All reports point to the fact that he is an intelligent man,
a diligent worker.
But clearly something went horribly wrong during his tenure
as police chief.
"To begin with Kayihura was at a disadvantage being appointed police chief given his military background...
The mentality of the police and the military are different,
if only because they are trained to handle different threats to security. The
army is expected to be fighting external enemies while the police are charged
with promoting and maintaining law and order among a civilian population. To
make the psychological shift will always be difficult for even the best minds.
The argument can be made though, that our police force, a
relic of a bygone era, was not designed to collaborate with the people, but as
an instrument of repression on behalf of the colonial state. So even the
policemen who have come through the ranks cannot be expected to make the mental
shift to a more civil force. Which is a good point.
However a police officer who has undergone training specific
to the force and risen through the ranks would be at a decided advantage over
Kayihura, who was parachuted into the top slot.
Of course the Commission of Inquiry into the police force
headed by Justice Julia Sebutinde in the late nineties unmasked the police
force as having lost its way and only short of being a criminal organisation.
The commission found that policemen were not only collaborating with thugs
against the population but in many instances actually initiating and leading
criminal activity.
It was a desperate time that called for desperate measures.

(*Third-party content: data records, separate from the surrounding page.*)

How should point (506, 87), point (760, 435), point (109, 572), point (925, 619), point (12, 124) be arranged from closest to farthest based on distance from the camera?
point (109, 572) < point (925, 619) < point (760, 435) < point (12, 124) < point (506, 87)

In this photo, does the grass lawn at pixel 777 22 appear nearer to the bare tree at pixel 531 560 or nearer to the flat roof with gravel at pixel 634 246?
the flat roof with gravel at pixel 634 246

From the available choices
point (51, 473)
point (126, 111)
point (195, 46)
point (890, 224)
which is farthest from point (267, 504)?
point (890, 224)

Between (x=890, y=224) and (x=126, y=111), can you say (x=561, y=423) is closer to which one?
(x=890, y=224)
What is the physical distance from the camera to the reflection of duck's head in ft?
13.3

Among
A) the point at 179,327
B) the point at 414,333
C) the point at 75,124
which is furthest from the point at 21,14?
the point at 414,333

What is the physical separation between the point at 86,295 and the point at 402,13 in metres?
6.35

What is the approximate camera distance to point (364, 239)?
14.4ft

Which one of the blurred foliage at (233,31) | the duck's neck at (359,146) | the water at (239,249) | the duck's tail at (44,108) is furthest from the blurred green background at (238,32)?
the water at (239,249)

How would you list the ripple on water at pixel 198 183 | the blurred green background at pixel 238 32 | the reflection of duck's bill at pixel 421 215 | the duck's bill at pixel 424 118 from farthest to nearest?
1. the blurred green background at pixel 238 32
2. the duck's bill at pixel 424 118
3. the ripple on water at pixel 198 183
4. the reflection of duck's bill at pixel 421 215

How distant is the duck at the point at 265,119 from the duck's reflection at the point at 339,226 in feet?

In tripling the size of the police force, winning it a
bigger budget over the years and better equipping it, Kayihura may have broken
the back of the original organisation but the widespread feeling is that a new
one slid in to take its place.
"Kayihura did not inherit an ideal situation. It is conceivable that his elevation was not welcomed by those he found in the force. There may even have been cause for him to be suspicious of everyone around him, not to mention the tea served to him. And the urgency to show quick results may have forced him into initial errors which only snowballed out of control as time went by...
In hindsight Kayihura was really meant to be a change agent,
who goes in for a short time, shakes up the old networks, sets the stage for a
realignment of the police back to its original mandate and leaves. Something
like what happened to his predecessor Wamala, whose famous order to put violent
criminals “out of action” caused a stir in polite society.
His attempt to break up the old police force and recreate it,
could have been done more delicately. He could have focused on building the
institution and taken a back seat, rather than hogging the limelight. In the
same vein he might have looked to salvage and leverage the positives form the
old police rather than tear it all up.
Kayihura did a lot for the police. They now have a purpose
built home in Naguru. They are a much larger, better equipped force, with
specialised units ready to respond to any number of situations. Facilitated
community policing.
Kayihura is just as fallible as the next man. On the one
hand it might be that the challenges of the police were too great to address in
the time he was given, that his was a work in progress. On the other hand it
might just be that he was a man out of his depth and that he was bound to end
his tenure reviled and scorned anyway
It’s easy to criticise when looking from the inside in.
Hopefully history will be kinder to him and give him more
credit than the public is willing to currently.